WORK REQUIRED: Please shorten the paragraph of the DVD collecting essay below that opens with "Before I begin," keeping its main facts.

DOCUMENT EXCERPT:
+--
Part 1: How I Became a DVD Geek

The Panasonic A110 “Battle not with monsters,
lest ye become a monster.
And if you gaze into the abyss,
the abyss gazes also into you.”

— Friedrich Wilhelm Nietzsche

NOTE: The following essay was written in 2000 and much has changed since then. DVD sales and marketing are drastically different and many of the online retailers mentioned here have since gone out of business. The Star Wars saga is now available on DVD. And I now own a widescreen TV with a surround sound system, and a hell of a lot more than 200 DVDs. But much of my observations on the strange geek obsessions of DVD collectors remains just as valid, even as this subculture transforms itself into high-resolution video format geeks.

Before I begin, let me state for the record that I am a DVD geek. Ever since the day I joined the ranks of DVD owners in 1998, I haven't been able to get enough of them shiny little fancy movie disks. I have amassed a library of nearly 200 DVDs, and I'm always aching to get some more. The DVD fever is in my blood, an unquenchable passion of technologically-enabled joyfulness that rages through my heart and soul.
+--
Dataset excerpt:

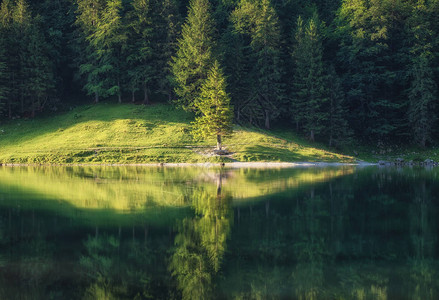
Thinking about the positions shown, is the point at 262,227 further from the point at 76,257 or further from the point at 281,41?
the point at 281,41

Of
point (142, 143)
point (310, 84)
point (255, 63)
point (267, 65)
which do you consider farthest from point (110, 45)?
point (310, 84)

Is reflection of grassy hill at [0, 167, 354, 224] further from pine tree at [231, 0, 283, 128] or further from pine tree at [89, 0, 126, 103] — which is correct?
pine tree at [89, 0, 126, 103]

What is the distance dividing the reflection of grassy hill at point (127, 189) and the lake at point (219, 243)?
5.5 inches

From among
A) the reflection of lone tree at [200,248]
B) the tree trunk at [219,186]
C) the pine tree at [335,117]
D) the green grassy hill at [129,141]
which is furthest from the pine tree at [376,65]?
the reflection of lone tree at [200,248]

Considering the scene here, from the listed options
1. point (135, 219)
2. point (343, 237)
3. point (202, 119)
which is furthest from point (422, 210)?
point (202, 119)

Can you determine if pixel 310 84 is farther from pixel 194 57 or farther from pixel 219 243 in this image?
pixel 219 243

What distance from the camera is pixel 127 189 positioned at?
28609 mm

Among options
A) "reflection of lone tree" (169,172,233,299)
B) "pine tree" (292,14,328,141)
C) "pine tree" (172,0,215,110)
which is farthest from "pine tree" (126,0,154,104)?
"reflection of lone tree" (169,172,233,299)

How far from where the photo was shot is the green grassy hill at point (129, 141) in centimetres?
5062

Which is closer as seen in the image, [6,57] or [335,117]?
[335,117]

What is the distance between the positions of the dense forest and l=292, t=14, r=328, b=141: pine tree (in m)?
0.16

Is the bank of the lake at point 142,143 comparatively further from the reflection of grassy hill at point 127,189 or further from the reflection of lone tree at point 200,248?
the reflection of lone tree at point 200,248

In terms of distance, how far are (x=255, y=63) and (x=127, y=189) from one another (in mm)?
40253

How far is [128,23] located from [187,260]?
195 feet
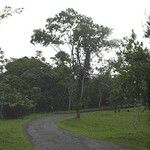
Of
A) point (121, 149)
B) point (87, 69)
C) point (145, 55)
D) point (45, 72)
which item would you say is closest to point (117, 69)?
point (145, 55)

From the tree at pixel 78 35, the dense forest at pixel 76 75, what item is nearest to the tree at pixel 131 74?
the dense forest at pixel 76 75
+--
THE RESPONSE: I am a DVD geek. Since I started owning DVDs in 1998, I have built a library of nearly 200 and always want more. The fever for them is in my blood, a passion that never lets up.